## Start Data shown

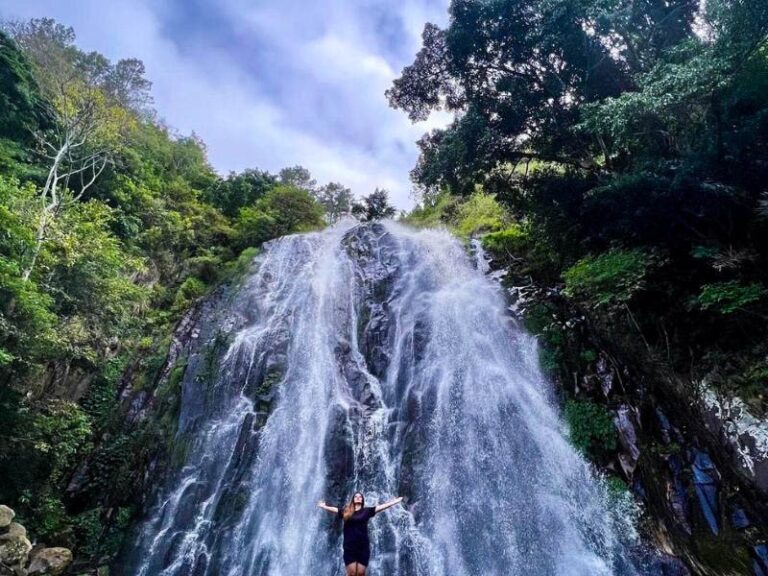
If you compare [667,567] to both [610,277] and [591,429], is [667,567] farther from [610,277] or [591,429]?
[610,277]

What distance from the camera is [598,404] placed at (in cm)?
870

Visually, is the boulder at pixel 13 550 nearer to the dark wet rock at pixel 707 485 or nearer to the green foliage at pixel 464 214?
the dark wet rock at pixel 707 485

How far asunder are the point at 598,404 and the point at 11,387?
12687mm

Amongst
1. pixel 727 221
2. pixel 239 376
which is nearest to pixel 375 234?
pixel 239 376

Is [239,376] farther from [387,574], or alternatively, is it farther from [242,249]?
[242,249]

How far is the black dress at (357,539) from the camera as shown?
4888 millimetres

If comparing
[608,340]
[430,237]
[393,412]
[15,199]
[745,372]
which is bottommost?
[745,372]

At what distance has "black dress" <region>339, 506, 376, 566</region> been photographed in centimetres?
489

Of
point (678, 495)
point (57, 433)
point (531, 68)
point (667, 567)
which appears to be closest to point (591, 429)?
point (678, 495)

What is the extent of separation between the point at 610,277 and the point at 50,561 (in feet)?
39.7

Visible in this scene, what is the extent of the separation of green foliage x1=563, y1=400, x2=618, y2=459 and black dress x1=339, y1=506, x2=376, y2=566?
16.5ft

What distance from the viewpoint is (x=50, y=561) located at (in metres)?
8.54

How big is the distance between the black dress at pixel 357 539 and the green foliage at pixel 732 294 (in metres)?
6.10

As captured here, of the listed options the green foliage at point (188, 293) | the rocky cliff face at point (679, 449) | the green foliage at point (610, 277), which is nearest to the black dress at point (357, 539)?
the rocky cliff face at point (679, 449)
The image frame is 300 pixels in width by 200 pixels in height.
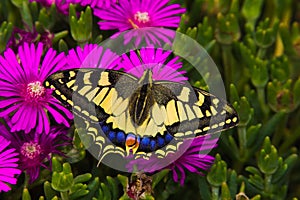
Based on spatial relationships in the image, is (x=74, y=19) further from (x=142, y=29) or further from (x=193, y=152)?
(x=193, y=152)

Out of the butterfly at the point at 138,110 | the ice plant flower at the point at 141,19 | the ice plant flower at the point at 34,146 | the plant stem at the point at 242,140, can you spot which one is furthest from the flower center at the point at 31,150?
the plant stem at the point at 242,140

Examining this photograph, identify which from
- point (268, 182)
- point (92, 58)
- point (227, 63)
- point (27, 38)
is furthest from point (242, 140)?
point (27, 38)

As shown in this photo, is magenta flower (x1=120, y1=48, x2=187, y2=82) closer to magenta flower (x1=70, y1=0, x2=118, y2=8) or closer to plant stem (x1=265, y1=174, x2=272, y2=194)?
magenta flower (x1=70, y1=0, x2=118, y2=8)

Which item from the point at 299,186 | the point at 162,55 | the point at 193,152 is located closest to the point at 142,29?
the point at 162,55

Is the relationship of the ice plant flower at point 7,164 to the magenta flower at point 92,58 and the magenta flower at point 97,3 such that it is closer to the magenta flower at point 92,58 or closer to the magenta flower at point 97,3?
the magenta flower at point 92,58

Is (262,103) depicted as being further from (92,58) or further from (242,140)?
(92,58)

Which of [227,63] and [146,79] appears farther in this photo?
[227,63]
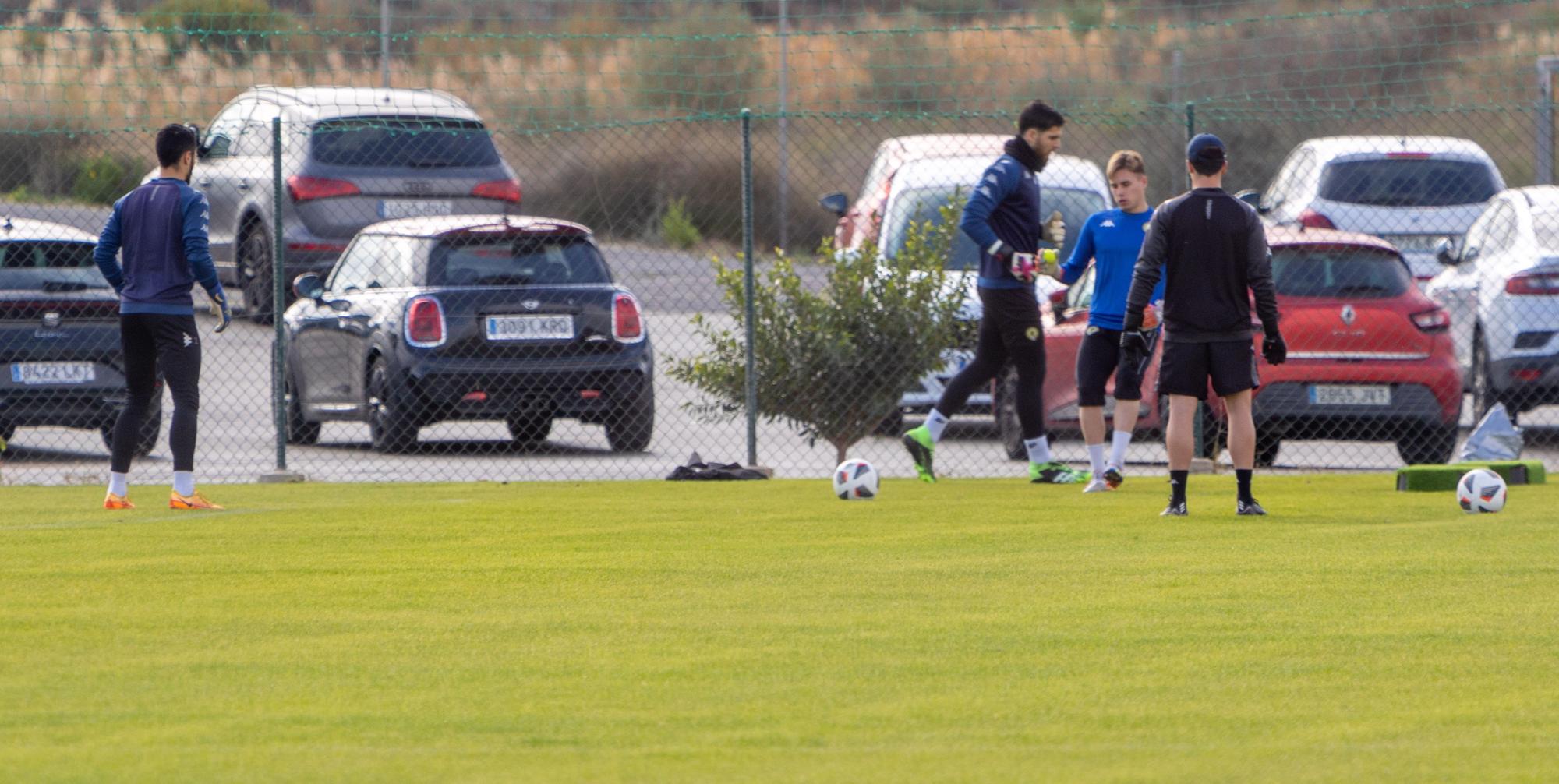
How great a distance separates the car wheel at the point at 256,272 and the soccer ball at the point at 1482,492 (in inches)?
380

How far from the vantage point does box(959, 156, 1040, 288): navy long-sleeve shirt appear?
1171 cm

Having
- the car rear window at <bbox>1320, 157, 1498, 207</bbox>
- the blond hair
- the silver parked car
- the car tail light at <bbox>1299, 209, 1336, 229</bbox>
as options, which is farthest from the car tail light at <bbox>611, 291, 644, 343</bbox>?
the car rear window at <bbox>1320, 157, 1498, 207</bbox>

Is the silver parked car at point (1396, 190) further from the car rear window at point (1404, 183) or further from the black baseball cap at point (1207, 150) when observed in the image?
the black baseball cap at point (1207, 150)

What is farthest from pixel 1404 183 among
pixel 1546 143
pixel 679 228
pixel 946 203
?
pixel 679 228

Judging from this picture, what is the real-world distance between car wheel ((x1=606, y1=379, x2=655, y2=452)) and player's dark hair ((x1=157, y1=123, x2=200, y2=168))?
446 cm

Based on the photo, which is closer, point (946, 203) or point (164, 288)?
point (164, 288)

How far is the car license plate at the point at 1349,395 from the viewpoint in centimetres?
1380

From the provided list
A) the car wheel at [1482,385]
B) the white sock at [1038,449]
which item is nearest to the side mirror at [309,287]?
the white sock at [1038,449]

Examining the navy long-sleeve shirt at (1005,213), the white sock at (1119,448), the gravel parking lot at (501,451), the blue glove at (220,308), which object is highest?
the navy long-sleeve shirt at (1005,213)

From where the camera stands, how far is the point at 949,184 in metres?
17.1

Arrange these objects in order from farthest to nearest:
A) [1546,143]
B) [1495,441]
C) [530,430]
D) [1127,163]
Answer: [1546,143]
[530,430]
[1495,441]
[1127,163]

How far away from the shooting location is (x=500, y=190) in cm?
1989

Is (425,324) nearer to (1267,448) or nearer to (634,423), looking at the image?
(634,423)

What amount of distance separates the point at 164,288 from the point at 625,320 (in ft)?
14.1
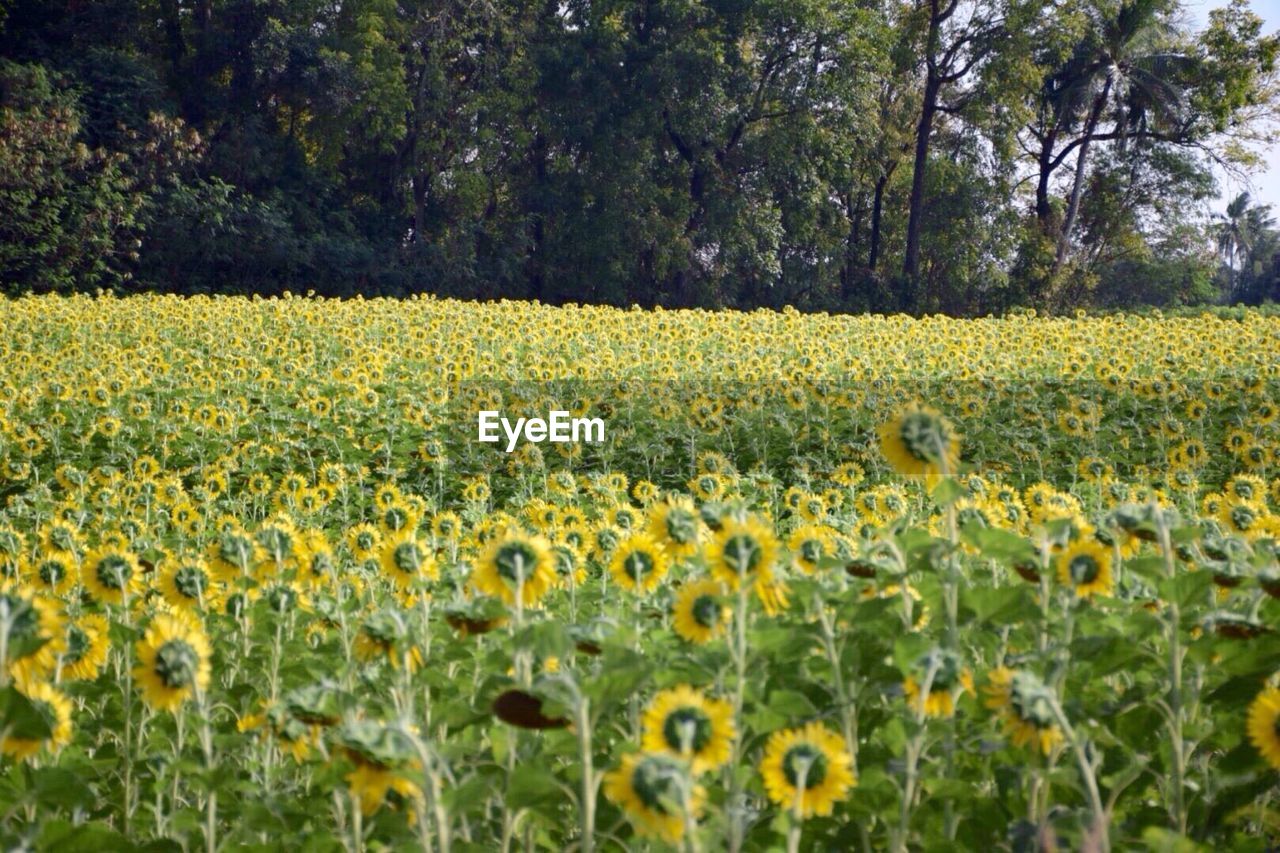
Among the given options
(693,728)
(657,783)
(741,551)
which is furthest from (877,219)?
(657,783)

## End Data shown

**What the task asks:**
Make a verbatim copy of all the entries and strip out the pictures.

**Written response:**
If you compare [667,567] to both [610,277] and [591,429], is [667,567] farther from [610,277] or [591,429]?
[610,277]

What distance from the camera is [598,404] placed at (in cm)?
870

Visually, is the boulder at pixel 13 550 nearer to the dark wet rock at pixel 707 485 or nearer to the green foliage at pixel 464 214?
the dark wet rock at pixel 707 485

How far asunder are the point at 598,404 and the point at 11,387?
12687mm

Amongst
1. pixel 727 221
2. pixel 239 376
which is nearest to pixel 375 234?
pixel 239 376

Is [239,376] farther from [387,574], or alternatively, is it farther from [242,249]?
[242,249]

How far is the black dress at (357,539) from the camera as shown?
4888 millimetres

If comparing
[608,340]
[430,237]
[393,412]
[15,199]
[745,372]
which is bottommost?
[745,372]

At what distance has "black dress" <region>339, 506, 376, 566</region> been photographed in centimetres?
489

Of
point (678, 495)
point (57, 433)
point (531, 68)
point (667, 567)
which appears to be closest to point (591, 429)?
point (678, 495)

What is the extent of separation between the point at 610,277 and the point at 50,561 (in feet)?
39.7

Visible in this scene, what is the extent of the separation of green foliage x1=563, y1=400, x2=618, y2=459 and black dress x1=339, y1=506, x2=376, y2=566?
16.5ft

What distance from the viewpoint is (x=50, y=561) located at (in metres)?
8.54

How big is the distance between the black dress at pixel 357 539 and the green foliage at pixel 732 294 (in metres)?
6.10

As captured here, of the listed options the green foliage at point (188, 293) | the rocky cliff face at point (679, 449) | the green foliage at point (610, 277), which is nearest to the black dress at point (357, 539)?
the rocky cliff face at point (679, 449)
The image frame is 300 pixels in width by 200 pixels in height.
Based on spatial relationships in the image, is (x=74, y=19) further from (x=142, y=29) or further from (x=193, y=152)?
(x=193, y=152)

Out of the butterfly at the point at 138,110 | the ice plant flower at the point at 141,19 | the ice plant flower at the point at 34,146 | the plant stem at the point at 242,140, can you spot which one is furthest from the flower center at the point at 31,150?
the plant stem at the point at 242,140

Examining this photograph, identify which from
- point (268, 182)
- point (92, 58)
- point (227, 63)
- point (27, 38)
is furthest from point (242, 140)?
point (27, 38)

As shown in this photo, is magenta flower (x1=120, y1=48, x2=187, y2=82) closer to magenta flower (x1=70, y1=0, x2=118, y2=8) or closer to plant stem (x1=265, y1=174, x2=272, y2=194)?
magenta flower (x1=70, y1=0, x2=118, y2=8)

Which item from the point at 299,186 | the point at 162,55 | the point at 193,152 is located closest to the point at 142,29?
the point at 162,55

Is the relationship of the ice plant flower at point 7,164 to the magenta flower at point 92,58 and the magenta flower at point 97,3 such that it is closer to the magenta flower at point 92,58 or closer to the magenta flower at point 97,3?
the magenta flower at point 92,58

Is (262,103) depicted as being further from (92,58) or further from (242,140)?
(92,58)

Which of [227,63] and [146,79] appears farther in this photo?
[227,63]
How great a distance separates the car wheel at the point at 256,272 and the soccer ball at the point at 1482,492 (in inches)?
380

How far from the vantage point does box(959, 156, 1040, 288): navy long-sleeve shirt appear?
1171 cm

Having
- the car rear window at <bbox>1320, 157, 1498, 207</bbox>
- the blond hair
- the silver parked car
- the car tail light at <bbox>1299, 209, 1336, 229</bbox>
as options, which is farthest from the car tail light at <bbox>611, 291, 644, 343</bbox>?
the car rear window at <bbox>1320, 157, 1498, 207</bbox>

Is the silver parked car at point (1396, 190) further from the car rear window at point (1404, 183) or further from the black baseball cap at point (1207, 150) when observed in the image?
the black baseball cap at point (1207, 150)

What is farthest from pixel 1404 183 among
pixel 1546 143
pixel 679 228
pixel 946 203
?
pixel 679 228

Judging from this picture, what is the real-world distance between car wheel ((x1=606, y1=379, x2=655, y2=452)) and player's dark hair ((x1=157, y1=123, x2=200, y2=168))?
446 cm

Based on the photo, which is closer, point (946, 203) or point (164, 288)?
point (164, 288)

How far is the car license plate at the point at 1349,395 from the viewpoint in centimetres?
1380

From the provided list
A) the car wheel at [1482,385]
B) the white sock at [1038,449]
which item is nearest to the side mirror at [309,287]?
the white sock at [1038,449]

Examining the navy long-sleeve shirt at (1005,213), the white sock at (1119,448), the gravel parking lot at (501,451), the blue glove at (220,308), which object is highest?
the navy long-sleeve shirt at (1005,213)

From where the camera stands, how far is the point at 949,184 in metres?
17.1

Arrange these objects in order from farthest to nearest:
A) [1546,143]
B) [1495,441]
C) [530,430]
D) [1127,163]
Answer: [1546,143]
[530,430]
[1495,441]
[1127,163]

How far away from the shooting location is (x=500, y=190) in cm?
1989

Is (425,324) nearer to (1267,448) or nearer to (634,423), looking at the image?
(634,423)

What amount of distance separates the point at 164,288 from the point at 625,320 (in ft)?
14.1
Among the given options
(693,728)
(657,783)
(741,551)
which is furthest from (877,219)?
(657,783)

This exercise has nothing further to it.